── EXTRACT PROVIDED ──

Such was the story told by Pope in his own defence against the charge that he had written and circulated the lines on Addison after the latter’s death. In confirmation of his evidence, and in proof of his own good feeling for and open dealing with Addison, he inserted in the so-called authorised edition of his correspondence in 1737 several letters written apparently to Addison, while in what he pretended to be the surreptitious edition of 1735 appeared a letter to Craggs, written in July, 1715, which, as it contained many of the phrases and expressions used in the character of Atticus, created an impression in the mind of the public that both letter and verses were written about the same time. No suspicion as to the genuineness of this correspondence was raised till the discovery of the Caryll letters, which first revealed the fact that most of the pretended letters to Addison had been really addressed to Caryll; that there had been, in fact, no correspondence between Pope and Addison; and that, therefore, in all probability, the letter to Craggs was also a fictitious composition, inserted in the so-called surreptitious volume of 1735 to establish the credit of Pope’s own story.

We must accordingly put aside, as undeserving of credence, the poet’s ingeniously constructed charge, at any rate in the particular shape in which it is preferred, and must endeavour to form for ourselves such a judgment as is rendered probable by the acknowledged facts of the case. What is indisputable is that in 1715 a rupture took place between Addison and Pope, in consequence of the injury which the translator of the Iliad conceived himself to have suffered from the countenance given to Tickell’s rival performance; and that in 1723 we find the first mention of the satire upon Addison in a letter from Atterbury to Pope. The question is, what blame attaches to Addison for his conduct in the matter of the two translations; and what is the amount of truth in Pope’s story respecting the composition of the verses on Atticus.

Pope made Addison’s acquaintance in the year 1712. On the 20th of December, 1711, Addison had noticed Pope’s Art of Criticism in the 253d number of the Spectator—partly, no doubt, in consequence of his perception of the merits of the poem, but probably at the particular instigation of Steele, whose acquaintance with Pope may have been due to the common friendship of both with Caryll. The praise bestowed on the Essay (as it was afterwards called) was of the finest and most liberal kind, and was the more welcome because it was preceded by a censure conveyed with admirable delicacy on “the strokes of ill-nature” which the poem contained. Pope was naturally exceedingly pleased, and wrote to Steele a letter of thanks under the impression that the latter was the writer of the paper, a misapprehension which Steele at once hastened to correct. “The paper,” says he, “was written by one with whom I will make you acquainted—which is the best return I can make to you for your favour.”

───

§ WRITTEN TASK: Using the passage on Pope and Addison, decide whether each statement agrees with it, answering yes or no and quoting the words that settle it. 1. Pope first became acquainted with Addison in 1712. 2. Steele wrote the Spectator paper that praised Pope's poem. 3. The earliest mention of the satire upon Addison appears in a 1723 letter from Atterbury to Pope.

── DATA ROWS ──

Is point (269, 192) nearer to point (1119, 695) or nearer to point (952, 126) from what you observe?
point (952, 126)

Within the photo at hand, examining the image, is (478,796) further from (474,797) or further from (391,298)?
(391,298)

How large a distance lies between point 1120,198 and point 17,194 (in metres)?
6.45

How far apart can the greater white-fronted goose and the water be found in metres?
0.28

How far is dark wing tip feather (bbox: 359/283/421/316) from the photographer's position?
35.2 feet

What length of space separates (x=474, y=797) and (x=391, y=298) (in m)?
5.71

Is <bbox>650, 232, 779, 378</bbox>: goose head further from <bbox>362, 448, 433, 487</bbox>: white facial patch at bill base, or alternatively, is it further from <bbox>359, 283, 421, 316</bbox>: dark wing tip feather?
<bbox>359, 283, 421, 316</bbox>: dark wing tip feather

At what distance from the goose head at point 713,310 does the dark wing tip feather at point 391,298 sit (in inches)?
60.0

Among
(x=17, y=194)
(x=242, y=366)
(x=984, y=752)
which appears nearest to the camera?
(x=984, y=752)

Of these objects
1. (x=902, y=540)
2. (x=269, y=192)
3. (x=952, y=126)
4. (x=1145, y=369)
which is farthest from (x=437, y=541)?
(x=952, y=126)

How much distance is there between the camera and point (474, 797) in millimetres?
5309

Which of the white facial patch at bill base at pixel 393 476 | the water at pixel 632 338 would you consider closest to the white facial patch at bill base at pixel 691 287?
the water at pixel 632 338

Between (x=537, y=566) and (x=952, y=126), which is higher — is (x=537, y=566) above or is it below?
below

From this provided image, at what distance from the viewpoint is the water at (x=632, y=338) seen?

───

§ EXPECTED OUTPUT:
1. Yes: "Pope made Addison’s acquaintance in the year 1712."
2. No: "Addison had noticed Pope’s Art of Criticism in the 253d number of the Spectator"
3. Yes: "in 1723 we find the first mention of the satire upon Addison in a letter from Atterbury to Pope."